*SELECTED EXCERPT*.
● ● ● ● ●

"Vestis Retail Group, which operates the Eastern Mountain Sports, Bob’s Stores, and Sport Chalet chains, is preparing a bankruptcy filing, extending a run of retail-industry defaults, according to a person familiar with the matter. The company, owned by private equity firm Versa Capital Management LLC, could file as soon as next week, said the person, who asked not to be identified because the process isn’t public. The default would follow Sports Authority Inc.’s trip to bankruptcy court in March, underscoring the challenges of the sporting-goods industry. Other well-known retailers, including American Apparel Inc., Quiksilver Inc,. and Hancock Fabrics Inc., also have filed for Chapter 11 during the past year. And Pacific Sunwear of California Inc. may be headed for bankruptcy as soon as next week, people familiar with the matter have said. Versa, which specializes in buying distressed companies, built Vestis into a portfolio of outdoor-oriented retailers. The firm bought the money-losing Bob’s chain in 2008 from TJX Cos., acquiring a retailer known for casual clothing and sports-team apparel. It operates 35 stores, mostly in the Northeast. Versa purchased EMS in 2012, and it added Sport Chalet two years later to expand along the West Coast. A representative for Philadelphia-based Versa declined to comment."
"Eastern Mountain Sports to close eight stores" by Curt Woodward Globe Staff April 18, 2016
The inhospitable climate for retailers claimed another victim Monday as the parent company of Eastern Mountain Sports said it will close eight outlets, including three in New England, part of a bankruptcy reorganization that will also hit Sport Chalet and Bob’s Stores.
Vestis Retail Group LLC, which owns the three chains, said the restructuring was prompted in part by competition from big-box stores and e-commerce sites, along with an unseasonably warm winter that sapped sales of cold-weather apparel in the Northeast.
Always blaming the weather like it's a bowl of porridge!
The move by Vestis comes less than two months after Sports Authority Inc., once the nation’s largest sporting-goods store, filed for bankruptcy protection and announced plans to close 140 stores.
No longer the authority, 'eh?
Another local athletic retailer, Boston’s City Sports, closed its 26 stores in November after failing to find a buyer in its own bankruptcy proceeding. Vestis is backed by the Philadelphia private equity firm Versa Capital Management.
They crapped out.
The company plans to continue operating the remaining 53 EMS and 35 Bob’s locations during the bankruptcy process. Vestis hopes to sell those stores to its private-equity investors by mid-summer, in time to gear up for the fall back-to-school shopping season.
“The combination of EMS and Bob’s will be a stronger business partner with a renewed focus on the core successful operations in the eastern US, where they will continue to operate an approximately $400 million multi-channel retailer,” Vestis said in a news release.
Vestis blamed a variety of problems for the store closings. The larger industry, it said, was becoming much more competitive, with big-box retailers on one end of the spectrum and smaller specialty sporting goods stores on the other.
Vestis indicated the Sports Authority bankruptcy may have dealt a decisive blow: The chain’s early March bankruptcy prompted deeply discounted store-closing sales, which “created unusual competition” for Vestis’s retail brands.

● ● ● ● ●

*GIVEN INFORMATION*.
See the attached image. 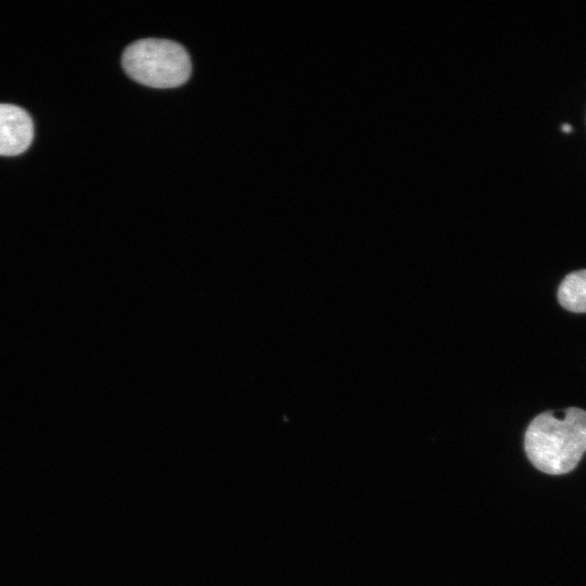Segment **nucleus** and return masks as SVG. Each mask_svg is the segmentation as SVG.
Here are the masks:
<instances>
[{"mask_svg":"<svg viewBox=\"0 0 586 586\" xmlns=\"http://www.w3.org/2000/svg\"><path fill=\"white\" fill-rule=\"evenodd\" d=\"M524 449L542 472L559 475L572 471L586 453V411L571 407L538 415L526 429Z\"/></svg>","mask_w":586,"mask_h":586,"instance_id":"obj_1","label":"nucleus"},{"mask_svg":"<svg viewBox=\"0 0 586 586\" xmlns=\"http://www.w3.org/2000/svg\"><path fill=\"white\" fill-rule=\"evenodd\" d=\"M122 63L133 80L153 88L180 86L191 73L187 50L167 39L146 38L130 43L124 51Z\"/></svg>","mask_w":586,"mask_h":586,"instance_id":"obj_2","label":"nucleus"},{"mask_svg":"<svg viewBox=\"0 0 586 586\" xmlns=\"http://www.w3.org/2000/svg\"><path fill=\"white\" fill-rule=\"evenodd\" d=\"M34 138V125L28 113L13 104L0 103V155H18Z\"/></svg>","mask_w":586,"mask_h":586,"instance_id":"obj_3","label":"nucleus"},{"mask_svg":"<svg viewBox=\"0 0 586 586\" xmlns=\"http://www.w3.org/2000/svg\"><path fill=\"white\" fill-rule=\"evenodd\" d=\"M558 301L566 310L586 313V269L573 271L562 280Z\"/></svg>","mask_w":586,"mask_h":586,"instance_id":"obj_4","label":"nucleus"},{"mask_svg":"<svg viewBox=\"0 0 586 586\" xmlns=\"http://www.w3.org/2000/svg\"><path fill=\"white\" fill-rule=\"evenodd\" d=\"M573 130L572 126L568 123L561 125V131L564 133H570Z\"/></svg>","mask_w":586,"mask_h":586,"instance_id":"obj_5","label":"nucleus"}]
</instances>
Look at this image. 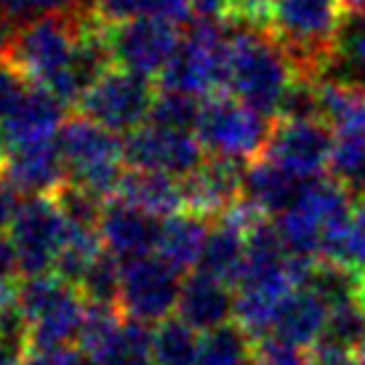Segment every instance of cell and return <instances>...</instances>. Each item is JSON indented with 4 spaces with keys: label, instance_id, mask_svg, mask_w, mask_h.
I'll list each match as a JSON object with an SVG mask.
<instances>
[{
    "label": "cell",
    "instance_id": "4",
    "mask_svg": "<svg viewBox=\"0 0 365 365\" xmlns=\"http://www.w3.org/2000/svg\"><path fill=\"white\" fill-rule=\"evenodd\" d=\"M27 320V352L70 349L81 339L88 302L78 285L56 272L24 274L14 291Z\"/></svg>",
    "mask_w": 365,
    "mask_h": 365
},
{
    "label": "cell",
    "instance_id": "43",
    "mask_svg": "<svg viewBox=\"0 0 365 365\" xmlns=\"http://www.w3.org/2000/svg\"><path fill=\"white\" fill-rule=\"evenodd\" d=\"M0 365H21V355L11 352L6 346H0Z\"/></svg>",
    "mask_w": 365,
    "mask_h": 365
},
{
    "label": "cell",
    "instance_id": "18",
    "mask_svg": "<svg viewBox=\"0 0 365 365\" xmlns=\"http://www.w3.org/2000/svg\"><path fill=\"white\" fill-rule=\"evenodd\" d=\"M243 163L211 158L192 176L182 179L187 208L203 216H222L243 197Z\"/></svg>",
    "mask_w": 365,
    "mask_h": 365
},
{
    "label": "cell",
    "instance_id": "16",
    "mask_svg": "<svg viewBox=\"0 0 365 365\" xmlns=\"http://www.w3.org/2000/svg\"><path fill=\"white\" fill-rule=\"evenodd\" d=\"M160 222L163 219L125 203L120 197L107 200L99 219V237L104 243V251H110L123 264L150 256L158 248Z\"/></svg>",
    "mask_w": 365,
    "mask_h": 365
},
{
    "label": "cell",
    "instance_id": "32",
    "mask_svg": "<svg viewBox=\"0 0 365 365\" xmlns=\"http://www.w3.org/2000/svg\"><path fill=\"white\" fill-rule=\"evenodd\" d=\"M328 171L352 192L365 190V136H336Z\"/></svg>",
    "mask_w": 365,
    "mask_h": 365
},
{
    "label": "cell",
    "instance_id": "19",
    "mask_svg": "<svg viewBox=\"0 0 365 365\" xmlns=\"http://www.w3.org/2000/svg\"><path fill=\"white\" fill-rule=\"evenodd\" d=\"M331 304L312 288H296L288 294L272 323V339L296 349H312L325 339Z\"/></svg>",
    "mask_w": 365,
    "mask_h": 365
},
{
    "label": "cell",
    "instance_id": "26",
    "mask_svg": "<svg viewBox=\"0 0 365 365\" xmlns=\"http://www.w3.org/2000/svg\"><path fill=\"white\" fill-rule=\"evenodd\" d=\"M254 341L237 323H227L203 336L197 365H251L256 360Z\"/></svg>",
    "mask_w": 365,
    "mask_h": 365
},
{
    "label": "cell",
    "instance_id": "35",
    "mask_svg": "<svg viewBox=\"0 0 365 365\" xmlns=\"http://www.w3.org/2000/svg\"><path fill=\"white\" fill-rule=\"evenodd\" d=\"M27 78L21 75L11 61H6L0 56V120L9 118L11 112L19 107V102L27 96L30 86Z\"/></svg>",
    "mask_w": 365,
    "mask_h": 365
},
{
    "label": "cell",
    "instance_id": "2",
    "mask_svg": "<svg viewBox=\"0 0 365 365\" xmlns=\"http://www.w3.org/2000/svg\"><path fill=\"white\" fill-rule=\"evenodd\" d=\"M86 19L88 11L78 16H48L30 21L11 35L0 56L11 61L32 86L48 88L64 104H78L70 70Z\"/></svg>",
    "mask_w": 365,
    "mask_h": 365
},
{
    "label": "cell",
    "instance_id": "46",
    "mask_svg": "<svg viewBox=\"0 0 365 365\" xmlns=\"http://www.w3.org/2000/svg\"><path fill=\"white\" fill-rule=\"evenodd\" d=\"M357 302H360V307L365 309V274H363V280H360V291H357Z\"/></svg>",
    "mask_w": 365,
    "mask_h": 365
},
{
    "label": "cell",
    "instance_id": "23",
    "mask_svg": "<svg viewBox=\"0 0 365 365\" xmlns=\"http://www.w3.org/2000/svg\"><path fill=\"white\" fill-rule=\"evenodd\" d=\"M115 197L153 213L158 219H168V216L187 208L182 179H173L168 173L139 171V168L125 171Z\"/></svg>",
    "mask_w": 365,
    "mask_h": 365
},
{
    "label": "cell",
    "instance_id": "15",
    "mask_svg": "<svg viewBox=\"0 0 365 365\" xmlns=\"http://www.w3.org/2000/svg\"><path fill=\"white\" fill-rule=\"evenodd\" d=\"M0 179L9 182L24 197L53 195L70 182L59 139L16 144L0 153Z\"/></svg>",
    "mask_w": 365,
    "mask_h": 365
},
{
    "label": "cell",
    "instance_id": "10",
    "mask_svg": "<svg viewBox=\"0 0 365 365\" xmlns=\"http://www.w3.org/2000/svg\"><path fill=\"white\" fill-rule=\"evenodd\" d=\"M72 224L61 213L53 195L24 197L9 227V237L19 259L21 274L53 272Z\"/></svg>",
    "mask_w": 365,
    "mask_h": 365
},
{
    "label": "cell",
    "instance_id": "11",
    "mask_svg": "<svg viewBox=\"0 0 365 365\" xmlns=\"http://www.w3.org/2000/svg\"><path fill=\"white\" fill-rule=\"evenodd\" d=\"M155 93L150 78L136 72L110 67L88 91L83 93L81 112L112 133H133L150 123L155 107Z\"/></svg>",
    "mask_w": 365,
    "mask_h": 365
},
{
    "label": "cell",
    "instance_id": "22",
    "mask_svg": "<svg viewBox=\"0 0 365 365\" xmlns=\"http://www.w3.org/2000/svg\"><path fill=\"white\" fill-rule=\"evenodd\" d=\"M307 182L296 179L294 173L283 171L267 158H259L254 163H245L243 176V197L259 208L264 216H280L288 205L296 203Z\"/></svg>",
    "mask_w": 365,
    "mask_h": 365
},
{
    "label": "cell",
    "instance_id": "29",
    "mask_svg": "<svg viewBox=\"0 0 365 365\" xmlns=\"http://www.w3.org/2000/svg\"><path fill=\"white\" fill-rule=\"evenodd\" d=\"M334 67H339L341 81L365 86V11L363 14H349V19H344V24H341L334 61H331L328 72Z\"/></svg>",
    "mask_w": 365,
    "mask_h": 365
},
{
    "label": "cell",
    "instance_id": "40",
    "mask_svg": "<svg viewBox=\"0 0 365 365\" xmlns=\"http://www.w3.org/2000/svg\"><path fill=\"white\" fill-rule=\"evenodd\" d=\"M16 272H21V269H19L16 251H14V243H11V237H3V235H0V288L16 285L14 283Z\"/></svg>",
    "mask_w": 365,
    "mask_h": 365
},
{
    "label": "cell",
    "instance_id": "33",
    "mask_svg": "<svg viewBox=\"0 0 365 365\" xmlns=\"http://www.w3.org/2000/svg\"><path fill=\"white\" fill-rule=\"evenodd\" d=\"M200 110H203L200 99L184 96V93L163 91L155 99L150 123H158V125H165V128H176V131H195Z\"/></svg>",
    "mask_w": 365,
    "mask_h": 365
},
{
    "label": "cell",
    "instance_id": "41",
    "mask_svg": "<svg viewBox=\"0 0 365 365\" xmlns=\"http://www.w3.org/2000/svg\"><path fill=\"white\" fill-rule=\"evenodd\" d=\"M16 190L11 187L9 182H3L0 179V235L6 232L14 222V216H16V208H19V197H16Z\"/></svg>",
    "mask_w": 365,
    "mask_h": 365
},
{
    "label": "cell",
    "instance_id": "42",
    "mask_svg": "<svg viewBox=\"0 0 365 365\" xmlns=\"http://www.w3.org/2000/svg\"><path fill=\"white\" fill-rule=\"evenodd\" d=\"M190 6H192V16L197 19H219L222 14H227L224 0H190Z\"/></svg>",
    "mask_w": 365,
    "mask_h": 365
},
{
    "label": "cell",
    "instance_id": "5",
    "mask_svg": "<svg viewBox=\"0 0 365 365\" xmlns=\"http://www.w3.org/2000/svg\"><path fill=\"white\" fill-rule=\"evenodd\" d=\"M352 190L341 182L312 179L307 182L294 205L277 216V232L285 248L302 259H325L336 235L341 232L352 213Z\"/></svg>",
    "mask_w": 365,
    "mask_h": 365
},
{
    "label": "cell",
    "instance_id": "20",
    "mask_svg": "<svg viewBox=\"0 0 365 365\" xmlns=\"http://www.w3.org/2000/svg\"><path fill=\"white\" fill-rule=\"evenodd\" d=\"M176 312H179L184 323H190L200 334L216 331V328L227 325L235 317L232 285L208 272L195 269L182 283Z\"/></svg>",
    "mask_w": 365,
    "mask_h": 365
},
{
    "label": "cell",
    "instance_id": "36",
    "mask_svg": "<svg viewBox=\"0 0 365 365\" xmlns=\"http://www.w3.org/2000/svg\"><path fill=\"white\" fill-rule=\"evenodd\" d=\"M256 357L262 365H307V357H302V349L283 344L277 339H262L256 344Z\"/></svg>",
    "mask_w": 365,
    "mask_h": 365
},
{
    "label": "cell",
    "instance_id": "31",
    "mask_svg": "<svg viewBox=\"0 0 365 365\" xmlns=\"http://www.w3.org/2000/svg\"><path fill=\"white\" fill-rule=\"evenodd\" d=\"M120 277L123 262L115 259L110 251H102V256L88 267V272L83 274L78 288H81V294L86 296L88 304H118Z\"/></svg>",
    "mask_w": 365,
    "mask_h": 365
},
{
    "label": "cell",
    "instance_id": "12",
    "mask_svg": "<svg viewBox=\"0 0 365 365\" xmlns=\"http://www.w3.org/2000/svg\"><path fill=\"white\" fill-rule=\"evenodd\" d=\"M179 269H173L160 256H142L123 264L118 307L128 320L158 325L179 307L182 283Z\"/></svg>",
    "mask_w": 365,
    "mask_h": 365
},
{
    "label": "cell",
    "instance_id": "21",
    "mask_svg": "<svg viewBox=\"0 0 365 365\" xmlns=\"http://www.w3.org/2000/svg\"><path fill=\"white\" fill-rule=\"evenodd\" d=\"M211 232L208 216L195 211H179L160 222V237H158V256L168 262L179 272L197 269L203 259V248Z\"/></svg>",
    "mask_w": 365,
    "mask_h": 365
},
{
    "label": "cell",
    "instance_id": "39",
    "mask_svg": "<svg viewBox=\"0 0 365 365\" xmlns=\"http://www.w3.org/2000/svg\"><path fill=\"white\" fill-rule=\"evenodd\" d=\"M21 365H83V357L70 346V349H51V352H27Z\"/></svg>",
    "mask_w": 365,
    "mask_h": 365
},
{
    "label": "cell",
    "instance_id": "44",
    "mask_svg": "<svg viewBox=\"0 0 365 365\" xmlns=\"http://www.w3.org/2000/svg\"><path fill=\"white\" fill-rule=\"evenodd\" d=\"M344 14H363L365 11V0H339Z\"/></svg>",
    "mask_w": 365,
    "mask_h": 365
},
{
    "label": "cell",
    "instance_id": "28",
    "mask_svg": "<svg viewBox=\"0 0 365 365\" xmlns=\"http://www.w3.org/2000/svg\"><path fill=\"white\" fill-rule=\"evenodd\" d=\"M93 11L107 24L142 16H160L171 21H187L192 16L190 0H96Z\"/></svg>",
    "mask_w": 365,
    "mask_h": 365
},
{
    "label": "cell",
    "instance_id": "25",
    "mask_svg": "<svg viewBox=\"0 0 365 365\" xmlns=\"http://www.w3.org/2000/svg\"><path fill=\"white\" fill-rule=\"evenodd\" d=\"M200 344V331H195L182 317H165L153 331L155 365H197Z\"/></svg>",
    "mask_w": 365,
    "mask_h": 365
},
{
    "label": "cell",
    "instance_id": "27",
    "mask_svg": "<svg viewBox=\"0 0 365 365\" xmlns=\"http://www.w3.org/2000/svg\"><path fill=\"white\" fill-rule=\"evenodd\" d=\"M93 365H155L153 357V331L144 323L128 320L118 336L91 360Z\"/></svg>",
    "mask_w": 365,
    "mask_h": 365
},
{
    "label": "cell",
    "instance_id": "17",
    "mask_svg": "<svg viewBox=\"0 0 365 365\" xmlns=\"http://www.w3.org/2000/svg\"><path fill=\"white\" fill-rule=\"evenodd\" d=\"M64 107L67 104L59 96H53L48 88L30 86L19 107L0 120V153L16 144L56 139L64 125Z\"/></svg>",
    "mask_w": 365,
    "mask_h": 365
},
{
    "label": "cell",
    "instance_id": "8",
    "mask_svg": "<svg viewBox=\"0 0 365 365\" xmlns=\"http://www.w3.org/2000/svg\"><path fill=\"white\" fill-rule=\"evenodd\" d=\"M195 133L211 158L254 163L264 155L272 123L232 93H216L203 102Z\"/></svg>",
    "mask_w": 365,
    "mask_h": 365
},
{
    "label": "cell",
    "instance_id": "1",
    "mask_svg": "<svg viewBox=\"0 0 365 365\" xmlns=\"http://www.w3.org/2000/svg\"><path fill=\"white\" fill-rule=\"evenodd\" d=\"M299 72L283 46L262 27L243 24L227 43V91L267 118L280 115Z\"/></svg>",
    "mask_w": 365,
    "mask_h": 365
},
{
    "label": "cell",
    "instance_id": "3",
    "mask_svg": "<svg viewBox=\"0 0 365 365\" xmlns=\"http://www.w3.org/2000/svg\"><path fill=\"white\" fill-rule=\"evenodd\" d=\"M344 9L339 0H269L267 32L302 78L323 81L334 61Z\"/></svg>",
    "mask_w": 365,
    "mask_h": 365
},
{
    "label": "cell",
    "instance_id": "14",
    "mask_svg": "<svg viewBox=\"0 0 365 365\" xmlns=\"http://www.w3.org/2000/svg\"><path fill=\"white\" fill-rule=\"evenodd\" d=\"M125 163L139 171L168 173L173 179L192 176L208 158L195 131H176L158 123H144L125 139Z\"/></svg>",
    "mask_w": 365,
    "mask_h": 365
},
{
    "label": "cell",
    "instance_id": "6",
    "mask_svg": "<svg viewBox=\"0 0 365 365\" xmlns=\"http://www.w3.org/2000/svg\"><path fill=\"white\" fill-rule=\"evenodd\" d=\"M227 43L230 32L219 19H197L182 35V43L160 75L163 91L192 99H211L227 88Z\"/></svg>",
    "mask_w": 365,
    "mask_h": 365
},
{
    "label": "cell",
    "instance_id": "13",
    "mask_svg": "<svg viewBox=\"0 0 365 365\" xmlns=\"http://www.w3.org/2000/svg\"><path fill=\"white\" fill-rule=\"evenodd\" d=\"M336 136L331 125L320 118H302V120H277L267 139L264 155L267 160L280 165L283 171L294 173L302 182L320 179L331 163Z\"/></svg>",
    "mask_w": 365,
    "mask_h": 365
},
{
    "label": "cell",
    "instance_id": "38",
    "mask_svg": "<svg viewBox=\"0 0 365 365\" xmlns=\"http://www.w3.org/2000/svg\"><path fill=\"white\" fill-rule=\"evenodd\" d=\"M307 365H357V357L352 355V349L331 341H320L317 346L309 349L307 355Z\"/></svg>",
    "mask_w": 365,
    "mask_h": 365
},
{
    "label": "cell",
    "instance_id": "34",
    "mask_svg": "<svg viewBox=\"0 0 365 365\" xmlns=\"http://www.w3.org/2000/svg\"><path fill=\"white\" fill-rule=\"evenodd\" d=\"M365 339V309L360 302H346V304L331 307V317H328V331H325L323 341L346 346V349H357L360 341Z\"/></svg>",
    "mask_w": 365,
    "mask_h": 365
},
{
    "label": "cell",
    "instance_id": "48",
    "mask_svg": "<svg viewBox=\"0 0 365 365\" xmlns=\"http://www.w3.org/2000/svg\"><path fill=\"white\" fill-rule=\"evenodd\" d=\"M363 195H365V190H363Z\"/></svg>",
    "mask_w": 365,
    "mask_h": 365
},
{
    "label": "cell",
    "instance_id": "7",
    "mask_svg": "<svg viewBox=\"0 0 365 365\" xmlns=\"http://www.w3.org/2000/svg\"><path fill=\"white\" fill-rule=\"evenodd\" d=\"M56 139L67 163L70 182L91 190L99 197H110L118 192L128 165L125 144L118 139V133L81 115L64 123Z\"/></svg>",
    "mask_w": 365,
    "mask_h": 365
},
{
    "label": "cell",
    "instance_id": "45",
    "mask_svg": "<svg viewBox=\"0 0 365 365\" xmlns=\"http://www.w3.org/2000/svg\"><path fill=\"white\" fill-rule=\"evenodd\" d=\"M355 357H357V365H365V339L360 341V346L355 349Z\"/></svg>",
    "mask_w": 365,
    "mask_h": 365
},
{
    "label": "cell",
    "instance_id": "24",
    "mask_svg": "<svg viewBox=\"0 0 365 365\" xmlns=\"http://www.w3.org/2000/svg\"><path fill=\"white\" fill-rule=\"evenodd\" d=\"M320 120L336 136H365V86L363 83L323 78L317 83Z\"/></svg>",
    "mask_w": 365,
    "mask_h": 365
},
{
    "label": "cell",
    "instance_id": "30",
    "mask_svg": "<svg viewBox=\"0 0 365 365\" xmlns=\"http://www.w3.org/2000/svg\"><path fill=\"white\" fill-rule=\"evenodd\" d=\"M325 259L341 264V267L352 269L360 277L365 274V200L352 208L349 219L341 227V232L336 235V240L331 243Z\"/></svg>",
    "mask_w": 365,
    "mask_h": 365
},
{
    "label": "cell",
    "instance_id": "47",
    "mask_svg": "<svg viewBox=\"0 0 365 365\" xmlns=\"http://www.w3.org/2000/svg\"><path fill=\"white\" fill-rule=\"evenodd\" d=\"M14 288H16V285H9V288H0V307H3V302H6V299H9V296L14 294Z\"/></svg>",
    "mask_w": 365,
    "mask_h": 365
},
{
    "label": "cell",
    "instance_id": "37",
    "mask_svg": "<svg viewBox=\"0 0 365 365\" xmlns=\"http://www.w3.org/2000/svg\"><path fill=\"white\" fill-rule=\"evenodd\" d=\"M224 3H227V14L235 21L267 30V14H269L267 0H224Z\"/></svg>",
    "mask_w": 365,
    "mask_h": 365
},
{
    "label": "cell",
    "instance_id": "9",
    "mask_svg": "<svg viewBox=\"0 0 365 365\" xmlns=\"http://www.w3.org/2000/svg\"><path fill=\"white\" fill-rule=\"evenodd\" d=\"M104 41L112 67L136 72L144 78H160L182 43L179 21L160 16H142L128 21H104Z\"/></svg>",
    "mask_w": 365,
    "mask_h": 365
}]
</instances>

● ● ● ● ●

*EXERCISE INSTRUCTIONS*.
a – Reproduce the passage of the text on the Vestis bankruptcy starting at "Vestis blamed a" and ending at "Vestis’s retail brands.".
b – Translate this sentence from the text on the Vestis bankruptcy into Spanish: "Versa purchased EMS in 2012, and it added Sport Chalet two years later to expand along the West Coast."

*COMPLETE ANSWERS*.
a –
Vestis blamed a variety of problems for the store closings. The larger industry, it said, was becoming much more competitive, with big-box retailers on one end of the spectrum and smaller specialty sporting goods stores on the other.
Vestis indicated the Sports Authority bankruptcy may have dealt a decisive blow: The chain’s early March bankruptcy prompted deeply discounted store-closing sales, which “created unusual competition” for Vestis’s retail brands.

b – Versa compró EMS en 2012 y añadió Sport Chalet dos años después para expandirse a lo largo de la Costa Oeste.